The item was confirmed as researchers worked their way through the shipwreck of the Esmeralda, discovered in 2013 off the coast of Oman. Dating to 1503, it is the earliest ship ever found from the Age of Discovery, a period of time in which many European nations sent out explorers to traverse the high seas. The Esmeralda belonged to the Portuguese, and was part of the famous explorer Vasco de Gama’s fleet.
Despite recognizing the object as highly significant in the initial report on the artifacts discovered at the wreck site, the researchers were unsure as to what the disc may have been. Noting that it measured 17.5 centimeters (6.8 inches) in diameter and less than 2 millimeters thick, the surface had been damaged to such a degree that all that could be seen was the very prominent Portuguese coat of arms, and the personal emblem of the King of Portugal at the time, Don Manuel I.
However, by using laser scanning to image the object, the team were able to reveal the incredibly faint remains of etches on the surface of the disc, each separated by 5 degrees, which clearly showed that it would once have been used as an astrolabe.

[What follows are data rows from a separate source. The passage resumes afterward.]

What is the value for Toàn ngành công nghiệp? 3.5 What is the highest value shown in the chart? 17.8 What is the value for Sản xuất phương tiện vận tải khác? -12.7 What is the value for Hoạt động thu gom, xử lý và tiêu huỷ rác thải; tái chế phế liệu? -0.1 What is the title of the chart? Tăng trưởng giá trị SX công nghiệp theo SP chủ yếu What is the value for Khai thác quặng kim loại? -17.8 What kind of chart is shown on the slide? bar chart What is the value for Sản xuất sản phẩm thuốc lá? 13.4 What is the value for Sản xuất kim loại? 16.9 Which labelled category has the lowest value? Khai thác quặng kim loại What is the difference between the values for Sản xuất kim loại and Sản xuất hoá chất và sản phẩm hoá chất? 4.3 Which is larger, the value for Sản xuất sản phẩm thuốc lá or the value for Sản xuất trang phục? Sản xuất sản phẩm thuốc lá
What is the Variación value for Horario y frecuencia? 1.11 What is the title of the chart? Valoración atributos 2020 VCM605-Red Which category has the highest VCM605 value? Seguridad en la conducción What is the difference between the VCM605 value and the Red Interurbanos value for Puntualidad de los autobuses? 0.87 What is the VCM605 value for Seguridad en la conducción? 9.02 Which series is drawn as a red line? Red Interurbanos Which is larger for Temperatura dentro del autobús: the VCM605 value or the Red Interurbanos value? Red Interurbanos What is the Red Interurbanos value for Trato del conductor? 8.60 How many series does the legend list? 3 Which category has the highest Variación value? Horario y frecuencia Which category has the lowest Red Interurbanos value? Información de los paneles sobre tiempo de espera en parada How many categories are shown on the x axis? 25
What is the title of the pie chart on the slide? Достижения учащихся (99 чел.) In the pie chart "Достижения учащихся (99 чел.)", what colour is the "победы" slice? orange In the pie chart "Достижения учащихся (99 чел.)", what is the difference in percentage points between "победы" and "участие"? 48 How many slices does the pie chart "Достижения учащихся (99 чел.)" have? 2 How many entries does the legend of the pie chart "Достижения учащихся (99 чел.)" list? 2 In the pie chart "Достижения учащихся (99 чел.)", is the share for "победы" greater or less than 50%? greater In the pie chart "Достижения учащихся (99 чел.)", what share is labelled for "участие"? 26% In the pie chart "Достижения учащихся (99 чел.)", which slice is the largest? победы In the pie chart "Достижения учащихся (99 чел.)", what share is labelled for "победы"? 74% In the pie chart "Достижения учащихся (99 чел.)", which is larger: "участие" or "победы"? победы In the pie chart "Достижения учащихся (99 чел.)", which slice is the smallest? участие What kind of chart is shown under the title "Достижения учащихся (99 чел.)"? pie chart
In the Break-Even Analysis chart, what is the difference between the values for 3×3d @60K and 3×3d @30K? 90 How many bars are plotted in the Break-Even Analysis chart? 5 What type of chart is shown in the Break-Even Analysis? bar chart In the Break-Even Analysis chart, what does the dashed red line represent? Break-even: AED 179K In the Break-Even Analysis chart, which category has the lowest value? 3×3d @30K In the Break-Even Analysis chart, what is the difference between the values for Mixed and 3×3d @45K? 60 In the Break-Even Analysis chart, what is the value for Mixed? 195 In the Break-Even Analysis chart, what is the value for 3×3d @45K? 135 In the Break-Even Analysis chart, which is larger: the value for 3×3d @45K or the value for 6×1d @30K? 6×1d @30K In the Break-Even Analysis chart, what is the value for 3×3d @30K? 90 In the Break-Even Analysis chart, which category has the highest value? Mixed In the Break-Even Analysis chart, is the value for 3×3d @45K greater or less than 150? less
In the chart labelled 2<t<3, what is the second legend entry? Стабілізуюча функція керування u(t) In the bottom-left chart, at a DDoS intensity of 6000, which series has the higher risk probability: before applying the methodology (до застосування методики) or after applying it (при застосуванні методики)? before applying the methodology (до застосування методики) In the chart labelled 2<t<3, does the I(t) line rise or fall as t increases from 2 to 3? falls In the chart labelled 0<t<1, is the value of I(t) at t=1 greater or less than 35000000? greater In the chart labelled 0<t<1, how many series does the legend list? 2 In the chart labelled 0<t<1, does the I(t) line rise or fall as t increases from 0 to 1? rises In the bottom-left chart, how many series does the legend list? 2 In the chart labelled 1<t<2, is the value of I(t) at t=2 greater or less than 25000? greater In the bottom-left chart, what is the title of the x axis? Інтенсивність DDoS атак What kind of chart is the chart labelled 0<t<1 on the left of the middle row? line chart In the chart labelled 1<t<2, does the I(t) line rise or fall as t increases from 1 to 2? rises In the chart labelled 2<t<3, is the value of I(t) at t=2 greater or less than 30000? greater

Confirmation of this makes the find rare, not only because it is only the 108th astrolabe known to survive, but also because it is now believed to be the earliest mariner's astrolabe ever found. While the ship it was on is known to have sunk in 1503, it is thought that the instrument dates to at least 1500 and possibly earlier, which according to the researchers pushes the object's history back by decades.
The previous oldest known mariner's astrolabe – which is not a true astrolabe but adapted for seafaring – was salvaged from the San Estaban and dated to 1554.
“I believe it's probably fair to say it dates roughly to between 1495 to 1500. Exactly what year we don't know – but it is in that narrow period,” explained Blue Water Recovery's David Mearns to BBC News. “It rolls back this history by at least 30 years – it adds to evolution, it adds to the history, and hopefully astrolabes from this period can be found.”
The wreck has also yielded many other significant finds, including what they believe is the world’s oldest ship's bell, which while being fractured and missing a small section at the top, is still in astonishing condition considering its age and the exposure it has faced over the last few hundred years at the bottom of the ocean.